▶ What is needed:
If pictures appear among the lines below, leave them out while you return exactly the lines from the one with "LASTONE PHONE CASE" through the one with "Un chihuahua sauve une fillette d'un pitbull".

[Opening Supplied data section]

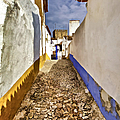 Secluded Cobblestone Street In The Medieval Village Of Obidos IIi by David Letts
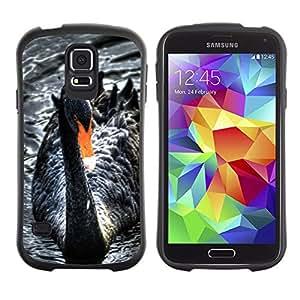 LASTONE PHONE CASE / Suave Silicona Caso Carcasa de Caucho Funda para Samsung Galaxy S5 SM-G900 / Black Swan Water Beak Cute Bird Ornithology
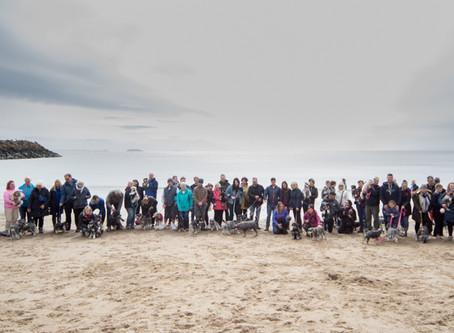 Mad About Schnauzer Walks UK-Barry Island 28/04/19
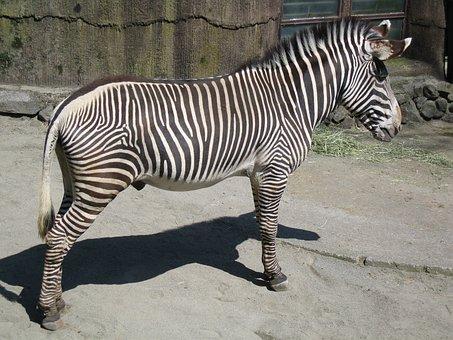 Gravy Zebra Male, Zebra, Mammal, Tama Animal Park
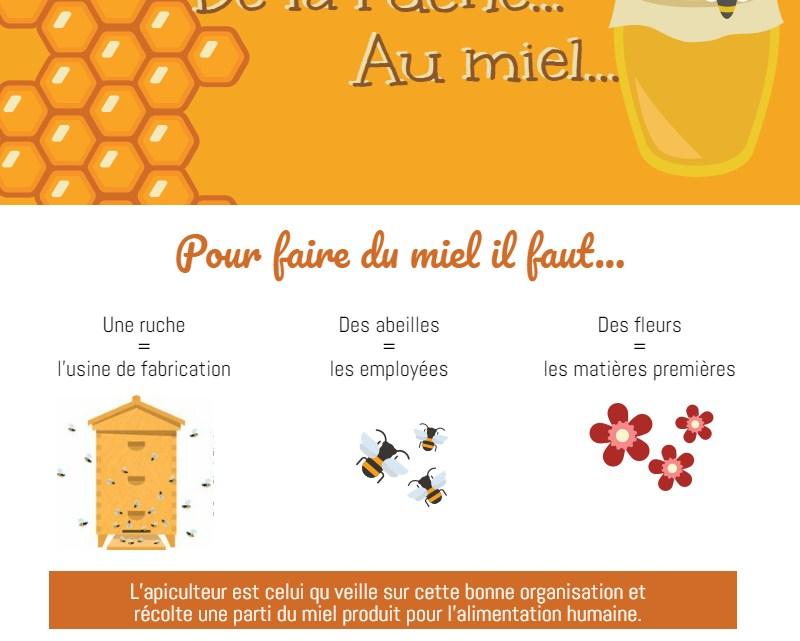 Infographie : de la ruche au miel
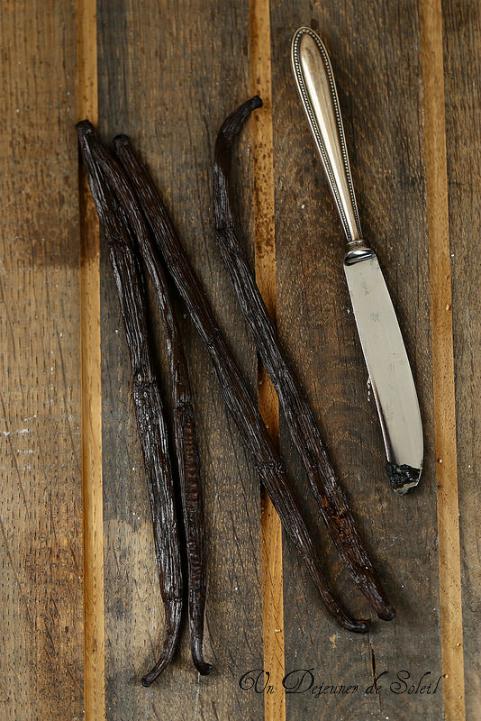 Tout savoir sur la vanille : origines, comme la choisir, la cuisiner, la conserver...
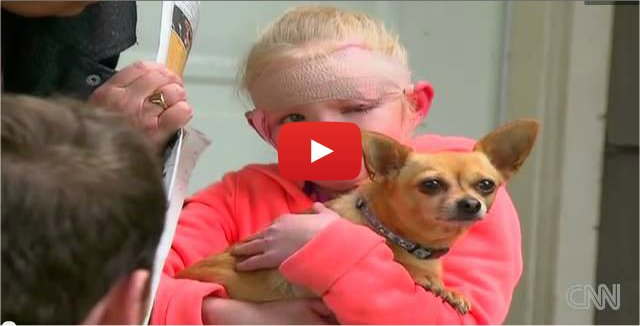 Un chihuahua sauve une fillette d'un pitbull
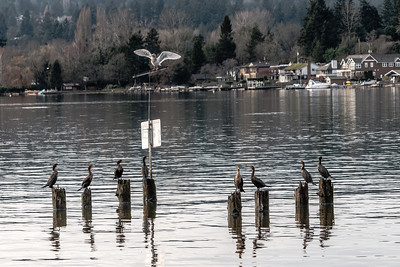 Double-crested Cormorant on Lake Washington, in Kenmore, WA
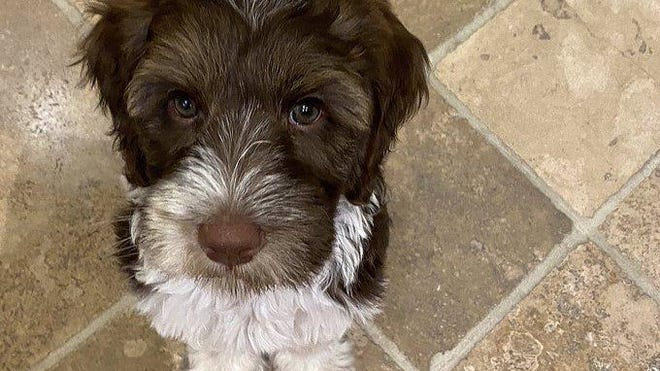 Gov. Gretchen Whitmer and her family welcomed a new dog, Doug, an 8-week-old Aussiedoodle, this week.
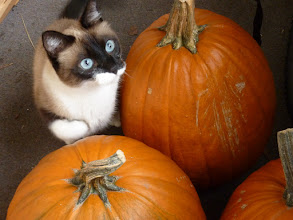 Photo: What happens next... Caturday....  Yoshi and her pumpkins.... -------------------------------------------------- .. #Caturday ... hosted by +Christophe Friedli & +Lee Daniels .... ^.,.^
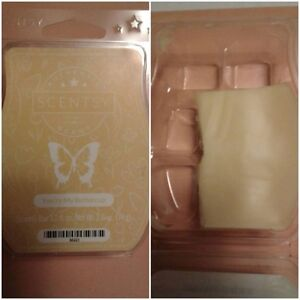 Scentsy's You're My Buttercup - 4 cubes - with warmer purchase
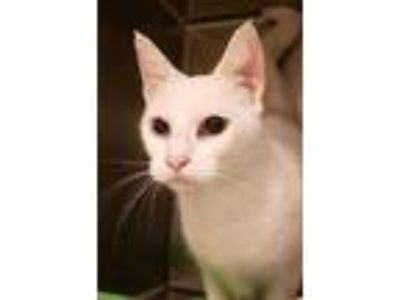 Adopt Shimmer a White Domestic Shorthair / Domestic Shorthair / Mixed cat in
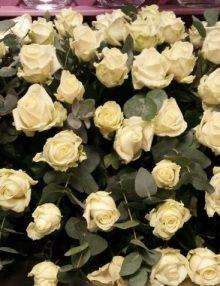 witte-rozen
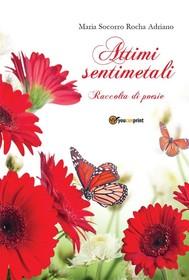 Attimi sentimentali - copertina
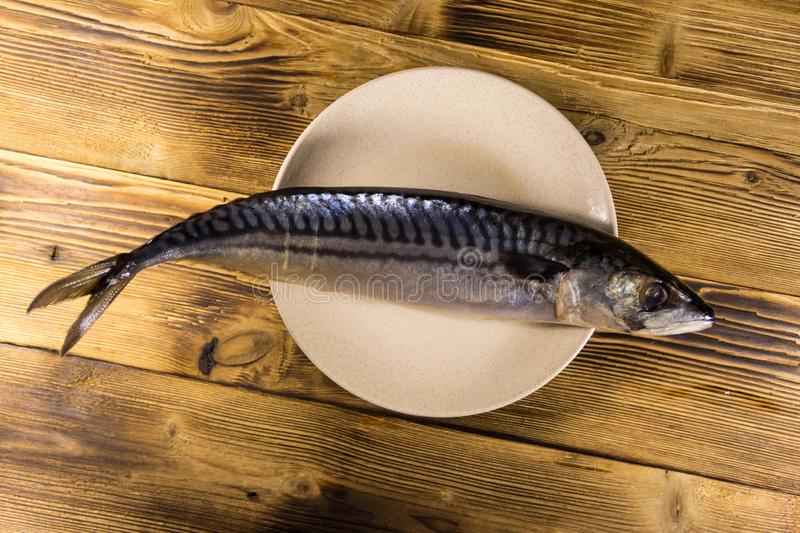 Salted scomber fish on a plate stock images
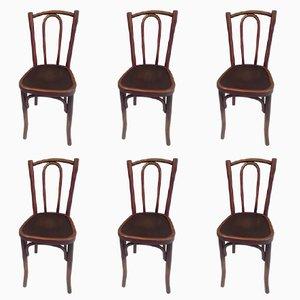 Chaises de Bistrot de Thonet, 1920s, Set de 6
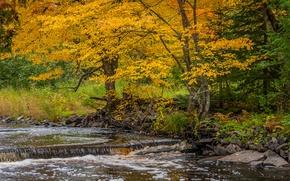 Picture autumn, trees, river, stream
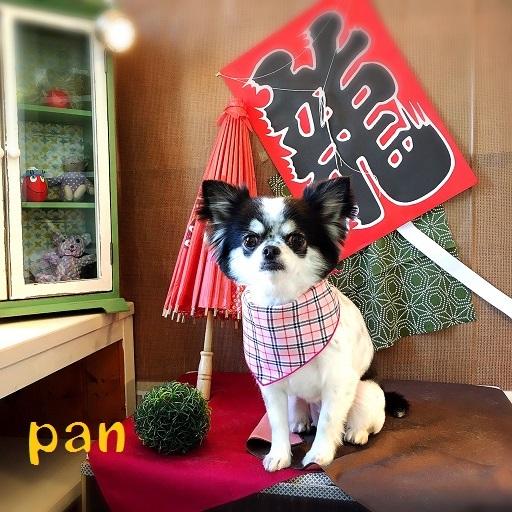 pan 平尾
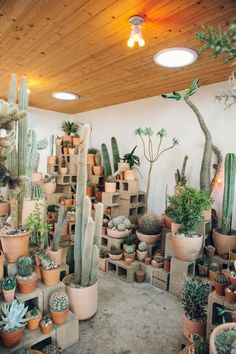 Inside Cactus Store in Echo Park, Los Angeles — California — Haarkon Adventures is part of Cactus plants California, it seems, is littered with incredible plant shops - Les Succulents Cactus, Planting Succulents, Planting Flowers, Succulent Planters, Hanging Planters, Indoor Cactus Garden, Indoor Plants, Cactus Garden Ideas, Indoor Herbs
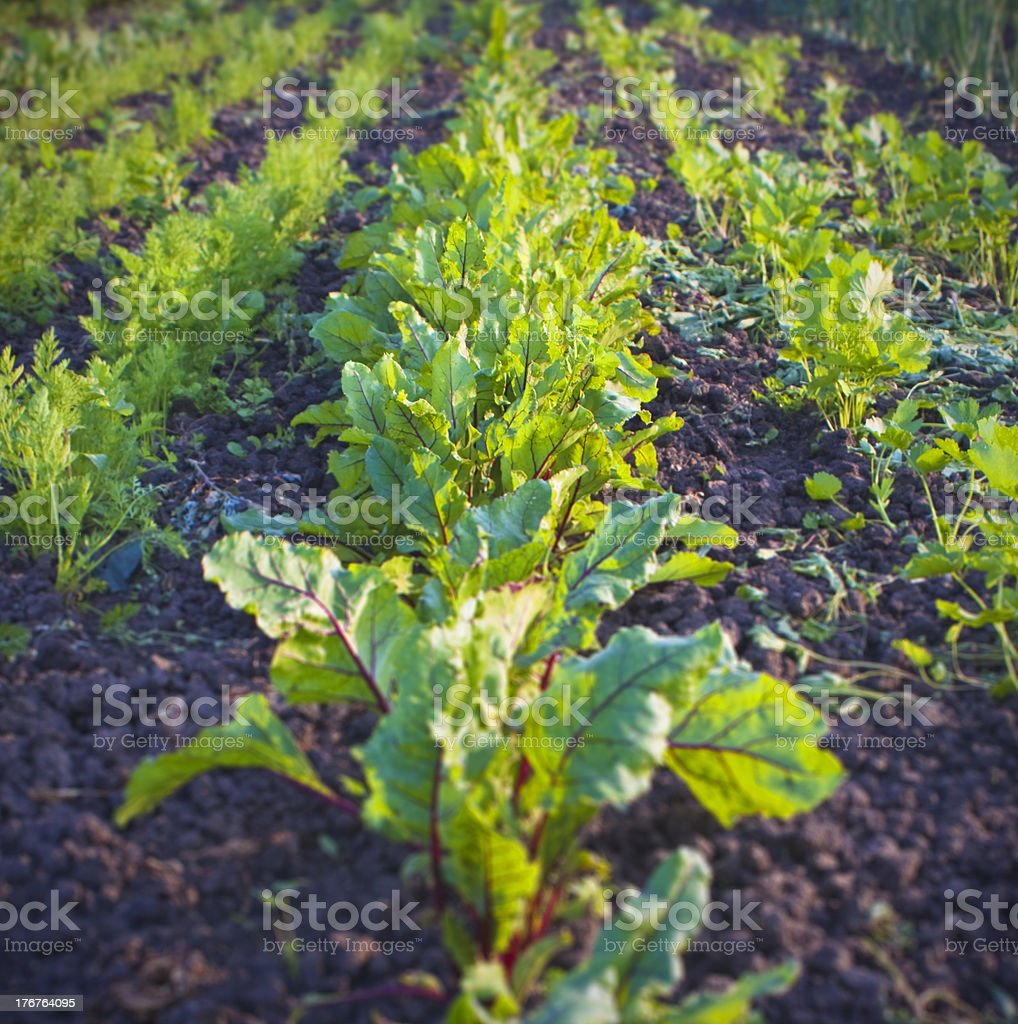 Beetroots in the allotment. stock photo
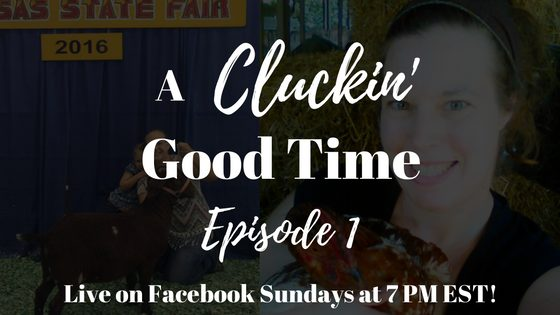 A Cluckin' Good Time: Episode 1 [Live Stream]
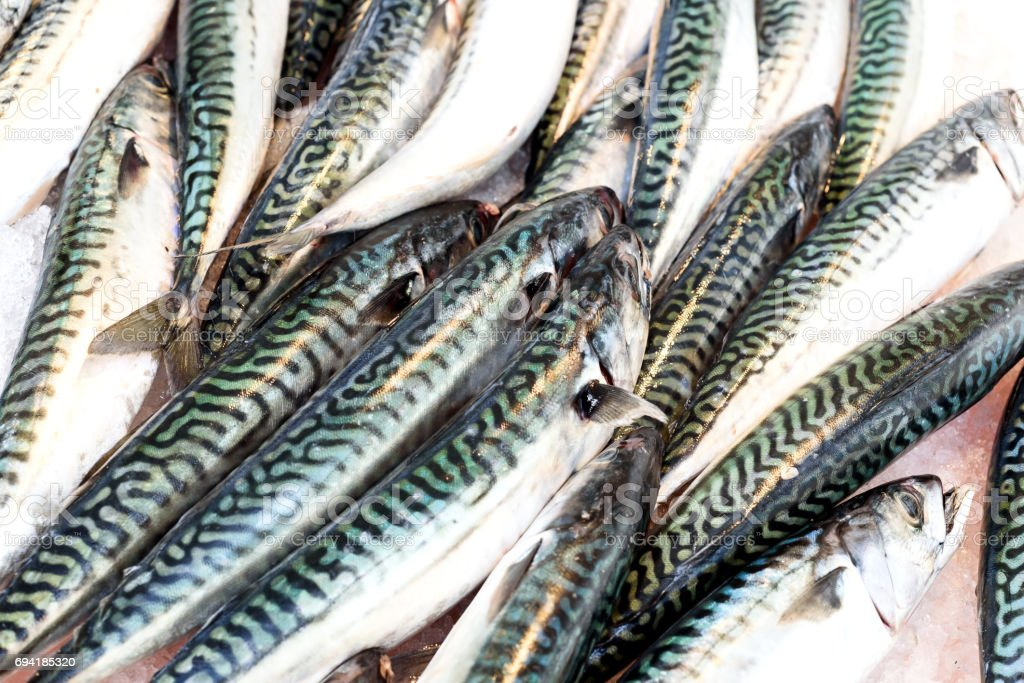 Rows of Fresh Mackerel on Ice stock photo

[Closing Supplied data section]

▶ Finished exercise:
 LASTONE PHONE CASE / Suave Silicona Caso Carcasa de Caucho Funda para Samsung Galaxy S5 SM-G900 / Black Swan Water Beak Cute Bird Ornithology
 Mad About Schnauzer Walks UK-Barry Island 28/04/19
 Gravy Zebra Male, Zebra, Mammal, Tama Animal Park
 Infographie : de la ruche au miel
 Tout savoir sur la vanille : origines, comme la choisir, la cuisiner, la conserver...
 Un chihuahua sauve une fillette d'un pitbull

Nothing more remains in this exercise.